(TEXT SECTION Opens)

Various miscellaneous comments about gerrymandering.
(1) I don't remember all the details of this, and I'm not going to Google. But there was a situation a few years ago (2016? or 2018?) in North Carolina(?) that infuriated me. The Republicans gerrymandered their state egregiously; courts kept ruling against the redistricting; the Rs kept stalling or going back to the drawing-board to come up with just an alternate obviously-gerrymandered map. Finally, a judge ruled against the latest effort BUT said that it had to stand because (due to all the stalling and obstruction) there wasn't time to do yet another redistricting.
This infuriated me. When time was running out, the court should have appointed a special master to draw the district lines unilaterally. Once this didn't happen, the judge should have stepped in with some remedy, e.g. don't allow NC to send any Representatives to Washington until a fair election could be held.
(2) There is some gerrymandering which is supported by "liberals" and, indeed, may be ordered by a judge! For example, suppose that several districts each have 30% or 35% Hispanics. Outnumbered in every district, the Hispanics are unable to elect a single legislator despite that their total numbers imply they should have some. To remedy this, some districtings have been mandated to ensure that minorities do get to elect a Representative.
I regard such kluges as just more evidence that proportional representation is good; constituency-based representation is obsolete. It made sense in the olden days; but with high mobility, geographical community is much less meaningful.
(3) One message-board moron proposed an arbitrary districting. For example, to make ten districts from a state one could use the final digit of the Social Security Number to assign districts to voters. Since those digits are random, if the Orange Party had 52% of the voters state-wide, the Law of Large Numbers tells us they would be almost certain to get about 52% in EVERY district. The Purple Party with 48% would get zero Representatives.

(TEXT SECTION Closes)

## EXERCISE BRIEF
Continue the comments on gerrymandering from where they stop.

(DATASET ENTRIES Opens)

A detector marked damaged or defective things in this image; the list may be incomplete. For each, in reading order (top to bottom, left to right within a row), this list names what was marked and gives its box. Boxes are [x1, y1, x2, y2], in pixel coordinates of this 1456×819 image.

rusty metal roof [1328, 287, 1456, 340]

(DATASET ENTRIES Closes)
(DATASET ENTRIES Opens)

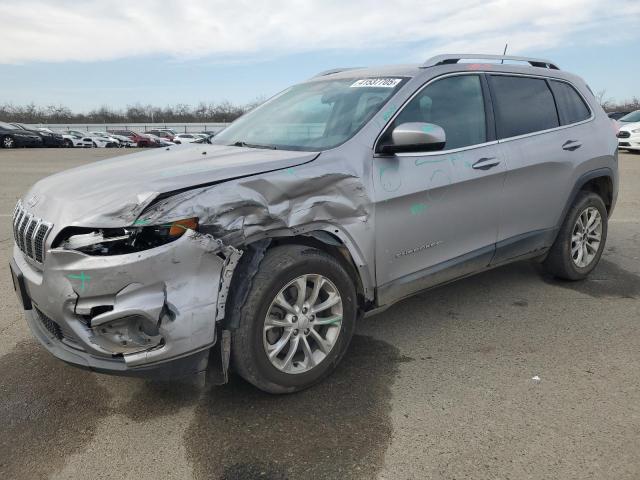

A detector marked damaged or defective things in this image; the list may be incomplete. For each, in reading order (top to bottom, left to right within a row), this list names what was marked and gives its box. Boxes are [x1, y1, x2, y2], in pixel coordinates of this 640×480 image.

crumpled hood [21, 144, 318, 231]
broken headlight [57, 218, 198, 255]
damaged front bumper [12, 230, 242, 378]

(DATASET ENTRIES Closes)

## EXPECTED OUTPUT
Speaking as someone in Australia how is the claim of gerrymandering made?
is it because of the shape of the seats?
In Australia we have some oddly shaped seats but no one claims gerrymandering because of that. Our seats follow population densities so it is to be expected that some seats will have odd shapes.
(4) What criteria should be used to create districts? Many odd-shaped districts result from linking similar areas together. For example Ohio's District 9 lumps many lake-side neighborhoods together. Maybe that's good? If such a districting were the only way to ensure a Representative for some minority it would be applauded!
"Compactness" has been proposed as a criterion. Compactness isn't easy to measure (some definitions need the district perimeter, but — cf fractals — boundary lines that follow a river have no well-defined length) and anyway, districting is about voters, not about land.
Best may be to look at the final results. If the Purple Party has 45% of the voters but gets just one seat, something must be wrong? Again, the conclusion is that
proportional representation would be better. As implied up-thread, to divide a state split 55-45 in favor of the Orange Party into twenty districts, one might theoretically finish with all 20 seats held by Orange, or as few as 2 held by Orange. What split would be fair? 11-9 would be the proportional split, but even if districting were done by a computer algorithm ignorant of party distribution, a result of 12-8 or 13-7 would be more probable than 11-9. (Indeed 20-0 would be the result if party and location are uncorrelated.)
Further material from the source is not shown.